**TASK TO COMPLETE:** Reproduce the lines of the records from the line containing "Out of the choices" through the end of the records, leaving out any pictures.

**STORED ROWS:**
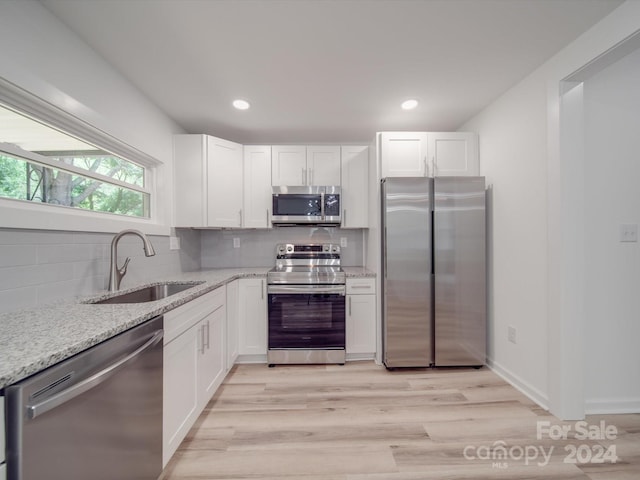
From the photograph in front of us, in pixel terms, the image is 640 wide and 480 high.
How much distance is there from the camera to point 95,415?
0.84 meters

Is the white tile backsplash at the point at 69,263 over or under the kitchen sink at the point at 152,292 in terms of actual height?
over

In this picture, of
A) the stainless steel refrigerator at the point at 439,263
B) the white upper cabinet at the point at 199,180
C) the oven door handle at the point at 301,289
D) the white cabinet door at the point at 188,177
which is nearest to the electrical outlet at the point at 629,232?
the stainless steel refrigerator at the point at 439,263

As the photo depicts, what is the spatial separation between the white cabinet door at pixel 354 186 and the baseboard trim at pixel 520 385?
173 cm

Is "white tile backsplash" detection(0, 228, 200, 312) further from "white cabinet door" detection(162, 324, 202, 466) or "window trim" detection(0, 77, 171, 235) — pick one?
"white cabinet door" detection(162, 324, 202, 466)

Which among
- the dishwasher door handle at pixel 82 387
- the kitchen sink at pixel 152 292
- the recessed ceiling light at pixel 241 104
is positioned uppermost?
the recessed ceiling light at pixel 241 104

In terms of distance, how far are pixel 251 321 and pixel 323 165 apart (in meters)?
1.77

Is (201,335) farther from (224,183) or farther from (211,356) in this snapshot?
(224,183)

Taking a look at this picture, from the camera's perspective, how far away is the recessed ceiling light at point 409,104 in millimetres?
2192

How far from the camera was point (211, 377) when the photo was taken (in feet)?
5.93

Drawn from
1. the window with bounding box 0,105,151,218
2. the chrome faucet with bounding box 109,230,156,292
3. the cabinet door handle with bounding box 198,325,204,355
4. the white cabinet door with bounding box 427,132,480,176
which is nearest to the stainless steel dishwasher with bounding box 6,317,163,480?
the cabinet door handle with bounding box 198,325,204,355

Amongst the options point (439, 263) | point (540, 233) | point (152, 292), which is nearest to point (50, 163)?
point (152, 292)

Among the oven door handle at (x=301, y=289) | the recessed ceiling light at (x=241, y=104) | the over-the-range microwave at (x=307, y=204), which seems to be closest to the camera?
the recessed ceiling light at (x=241, y=104)

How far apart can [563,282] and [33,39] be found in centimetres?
324

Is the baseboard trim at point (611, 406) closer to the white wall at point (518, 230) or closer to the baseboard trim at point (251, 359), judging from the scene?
the white wall at point (518, 230)
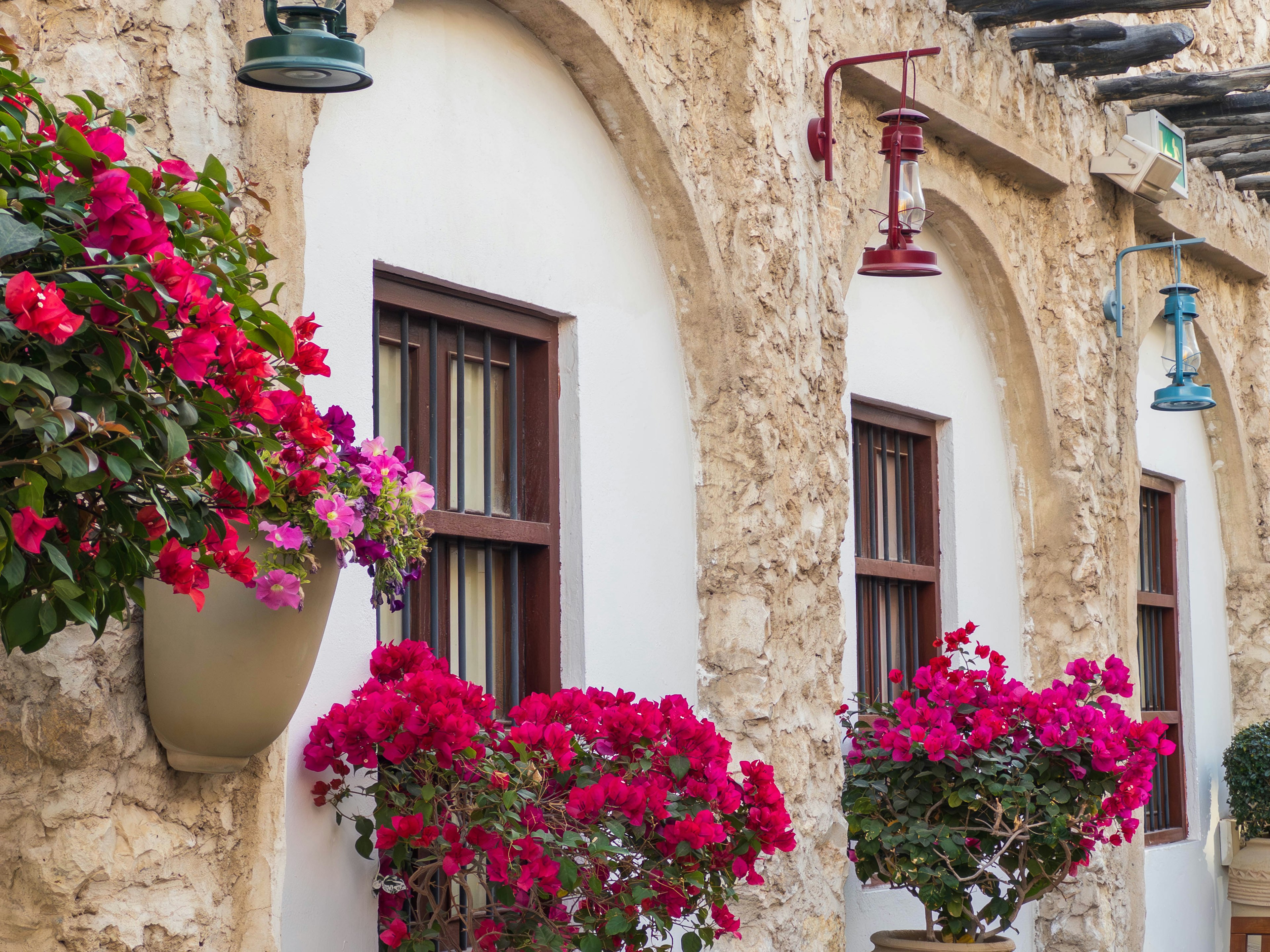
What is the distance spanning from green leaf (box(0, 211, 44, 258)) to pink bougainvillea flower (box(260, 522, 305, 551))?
0.90 meters

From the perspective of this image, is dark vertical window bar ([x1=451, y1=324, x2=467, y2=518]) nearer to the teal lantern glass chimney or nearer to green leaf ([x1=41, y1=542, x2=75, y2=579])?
green leaf ([x1=41, y1=542, x2=75, y2=579])

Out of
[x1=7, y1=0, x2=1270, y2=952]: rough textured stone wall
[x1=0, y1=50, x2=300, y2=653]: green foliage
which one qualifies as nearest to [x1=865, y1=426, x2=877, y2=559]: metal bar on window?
[x1=7, y1=0, x2=1270, y2=952]: rough textured stone wall

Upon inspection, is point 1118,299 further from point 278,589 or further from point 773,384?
point 278,589

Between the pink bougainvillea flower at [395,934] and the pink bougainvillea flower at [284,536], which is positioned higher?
the pink bougainvillea flower at [284,536]

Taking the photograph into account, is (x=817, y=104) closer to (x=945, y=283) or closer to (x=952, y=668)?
(x=945, y=283)

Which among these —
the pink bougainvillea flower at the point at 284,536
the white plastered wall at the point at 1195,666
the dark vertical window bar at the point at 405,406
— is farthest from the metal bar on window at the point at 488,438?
the white plastered wall at the point at 1195,666

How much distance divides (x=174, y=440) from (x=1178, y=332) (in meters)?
6.34

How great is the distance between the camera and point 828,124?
15.9 feet

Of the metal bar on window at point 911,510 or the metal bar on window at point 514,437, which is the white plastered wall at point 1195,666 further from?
the metal bar on window at point 514,437

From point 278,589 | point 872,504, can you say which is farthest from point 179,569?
point 872,504

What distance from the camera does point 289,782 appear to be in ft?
10.6

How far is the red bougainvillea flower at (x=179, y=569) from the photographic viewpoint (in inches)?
71.7

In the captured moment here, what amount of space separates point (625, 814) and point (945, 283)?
3.86 meters

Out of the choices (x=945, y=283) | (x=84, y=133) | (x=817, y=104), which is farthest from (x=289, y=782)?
(x=945, y=283)
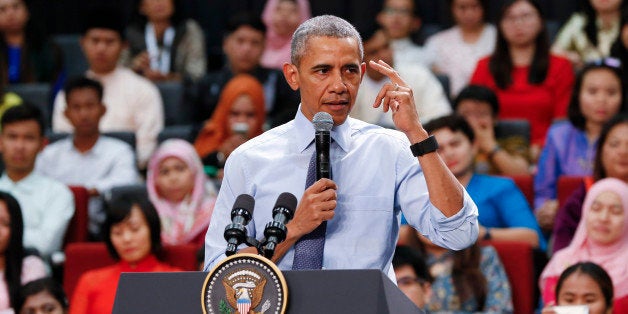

**ANSWER IN FULL:**
Out of the choices (x=945, y=283) | (x=84, y=133) | (x=817, y=104), which is farthest from (x=289, y=782)?
(x=945, y=283)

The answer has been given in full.